Here’s how to configure the <VirtualHost> block for the SSL-enabled site:
Remove the hash # from the line 'httpd.conf file #Include conf/extras/httpd-ssl.conf'. It has nearly all the SSL-related settings configured out of the box. You can point the VirtualHost settings to your certificate files, directories, and website.
Here’s how a configured virtual host for your SSL certificate is going to appear:
<VirtualHost 192.168.0.1:443>
DocumentRoot /var/www/html2
ServerName www.example.com
SSLEngine on
SSLCertificateFile /path/to/your_domain_name.crt
SSLCertificateKeyFile /path/to/your_private.key
SSLCertificateChainFile /path/to/certificate authority.crt
</VirtualHost>
Note that in the above code, all the parts highlighted in bold are to be added for SSL configuration.
4. Change the names of the files (as well as paths) to match certificate files
You will also be required to adjust some file names and paths to match your certificate files:
- Ensure that SSLCertificateFile is the primary certificate file for your domain name.
- Generate SSLCertificateKeyFile as the .key file when you create the CSR.
- Make sure that SSLCertificateChainFile is the intermediate certificate file that was supplied by your certificate authority.
In case of owning multiple Intermediates, you may be required to concatenate the files into one. Opt for ‘SSLCACertificateFile’ in case this file fails to work.
5. Re-check for any errors
Ensure to re-check all your Apache config files in case any error occurs. The Apache web server will not start again in case there are some syntax errors in it.
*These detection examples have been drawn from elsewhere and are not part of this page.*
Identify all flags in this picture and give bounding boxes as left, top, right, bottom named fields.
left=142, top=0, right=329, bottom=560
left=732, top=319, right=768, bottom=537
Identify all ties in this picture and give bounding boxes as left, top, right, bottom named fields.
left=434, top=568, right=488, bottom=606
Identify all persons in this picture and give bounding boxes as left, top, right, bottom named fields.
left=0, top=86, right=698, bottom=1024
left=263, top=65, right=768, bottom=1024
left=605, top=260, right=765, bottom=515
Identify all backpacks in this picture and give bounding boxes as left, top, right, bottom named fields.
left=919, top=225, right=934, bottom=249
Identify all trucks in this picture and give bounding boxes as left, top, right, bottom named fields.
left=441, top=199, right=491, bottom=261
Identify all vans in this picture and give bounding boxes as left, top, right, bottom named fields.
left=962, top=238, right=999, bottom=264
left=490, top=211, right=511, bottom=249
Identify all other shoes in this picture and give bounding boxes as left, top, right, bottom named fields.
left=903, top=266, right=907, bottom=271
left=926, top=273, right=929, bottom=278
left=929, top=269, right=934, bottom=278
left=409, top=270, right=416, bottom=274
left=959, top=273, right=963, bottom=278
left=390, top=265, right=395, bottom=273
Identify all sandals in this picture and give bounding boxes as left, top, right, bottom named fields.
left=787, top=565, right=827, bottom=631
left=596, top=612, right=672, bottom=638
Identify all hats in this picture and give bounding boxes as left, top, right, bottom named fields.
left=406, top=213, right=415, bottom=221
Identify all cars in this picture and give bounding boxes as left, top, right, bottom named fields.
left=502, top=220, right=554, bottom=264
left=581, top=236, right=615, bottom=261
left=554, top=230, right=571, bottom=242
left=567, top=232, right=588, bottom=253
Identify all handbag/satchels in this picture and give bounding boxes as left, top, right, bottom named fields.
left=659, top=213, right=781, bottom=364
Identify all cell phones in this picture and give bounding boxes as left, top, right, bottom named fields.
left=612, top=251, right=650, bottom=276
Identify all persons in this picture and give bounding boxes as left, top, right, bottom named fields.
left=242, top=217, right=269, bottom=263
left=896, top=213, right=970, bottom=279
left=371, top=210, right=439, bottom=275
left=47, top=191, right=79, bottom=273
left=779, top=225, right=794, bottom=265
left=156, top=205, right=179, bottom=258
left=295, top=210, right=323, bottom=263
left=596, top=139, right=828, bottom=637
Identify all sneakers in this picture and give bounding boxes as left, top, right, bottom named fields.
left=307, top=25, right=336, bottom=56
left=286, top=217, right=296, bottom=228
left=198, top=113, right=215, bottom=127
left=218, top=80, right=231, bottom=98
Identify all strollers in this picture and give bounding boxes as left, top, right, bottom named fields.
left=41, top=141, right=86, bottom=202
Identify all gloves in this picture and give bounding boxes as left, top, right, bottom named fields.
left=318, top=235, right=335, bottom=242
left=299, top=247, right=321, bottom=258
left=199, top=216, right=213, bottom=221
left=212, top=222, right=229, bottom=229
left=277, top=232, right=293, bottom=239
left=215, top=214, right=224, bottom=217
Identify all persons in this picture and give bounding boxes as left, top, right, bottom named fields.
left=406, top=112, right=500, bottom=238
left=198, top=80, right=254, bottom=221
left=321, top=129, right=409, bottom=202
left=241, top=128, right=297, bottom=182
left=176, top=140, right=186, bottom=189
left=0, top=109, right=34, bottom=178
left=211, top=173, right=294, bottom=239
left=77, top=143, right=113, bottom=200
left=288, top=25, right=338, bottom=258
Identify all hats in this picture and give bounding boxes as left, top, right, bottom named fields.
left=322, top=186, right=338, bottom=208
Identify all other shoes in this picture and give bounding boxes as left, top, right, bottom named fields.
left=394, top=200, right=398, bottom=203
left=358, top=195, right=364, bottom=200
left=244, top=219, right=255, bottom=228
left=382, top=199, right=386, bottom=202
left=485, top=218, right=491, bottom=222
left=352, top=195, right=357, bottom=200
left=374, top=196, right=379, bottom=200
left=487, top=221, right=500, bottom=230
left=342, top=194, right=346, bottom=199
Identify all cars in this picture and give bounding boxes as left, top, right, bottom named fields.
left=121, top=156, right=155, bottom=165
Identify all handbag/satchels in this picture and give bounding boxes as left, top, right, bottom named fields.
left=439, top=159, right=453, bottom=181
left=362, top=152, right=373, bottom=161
You can run the following command to check your Apache server:
apachectl configtest
6. Shut down your text editor (make sure to save the changes made).
7. Start your server again
Restart the Apache server by using the following 'apachectl' commands to start/stop with SSL support:
apachectl stopapachectl start
If the above commands don’t work, try out the following code:
apachectl startssl
Note: In case something goes wrong during the process or Apache service failed to restart, simply delete the modified configuration file and go back to your backup configuration, which you created in step 3.
Congratulations! You have successfully installed an SSL certificate on your Apache web server.
Useful Troubleshooting Tips
In case you receive a "not trusted" warning, go back to your certificate details to confirm it is the certificate you ordered. Make sure to check the Subject, Issuer, and Valid To fields.
- If it's the correct certificate you ordered, then your SSLCertificateChainFile is not configured correctly.
- In case it is not the certificate you ordered, then you may have another SSL <VirtualHost> block before the one you just configured.
- You should use the same certificate for all virtual hosts then only name-based virtual hosts will work with HTTPS (multi domain or wildcard SSL).
- Before receiving HTTP request, for a successful SSL handshake, Apache should provide a certificate. To match the IP and requested port, Apache sends the SSLCertificateFile from the first <VirtualHost> block.
As you can see, it is not that difficult to install an SSL certificate on Apache once you learn the steps, even though the process may appear complex at first. Installing an SSL certificate will not only provide security to your site but can boost your SEO rankings, increase traffic, and gain user’s trust.
Moreover, SSL is, at present, the standard of web security. It can add the much-needed layer of encryption to data that is sent across an HTTP stream. SSL ensures that the data is securely transmitted and hidden from prying eyes. Though you can’t consider SSL as the be-all and end-all of securing data, it is essential for online security. Combined with other internet security protocols, SSL certificates can be very powerful.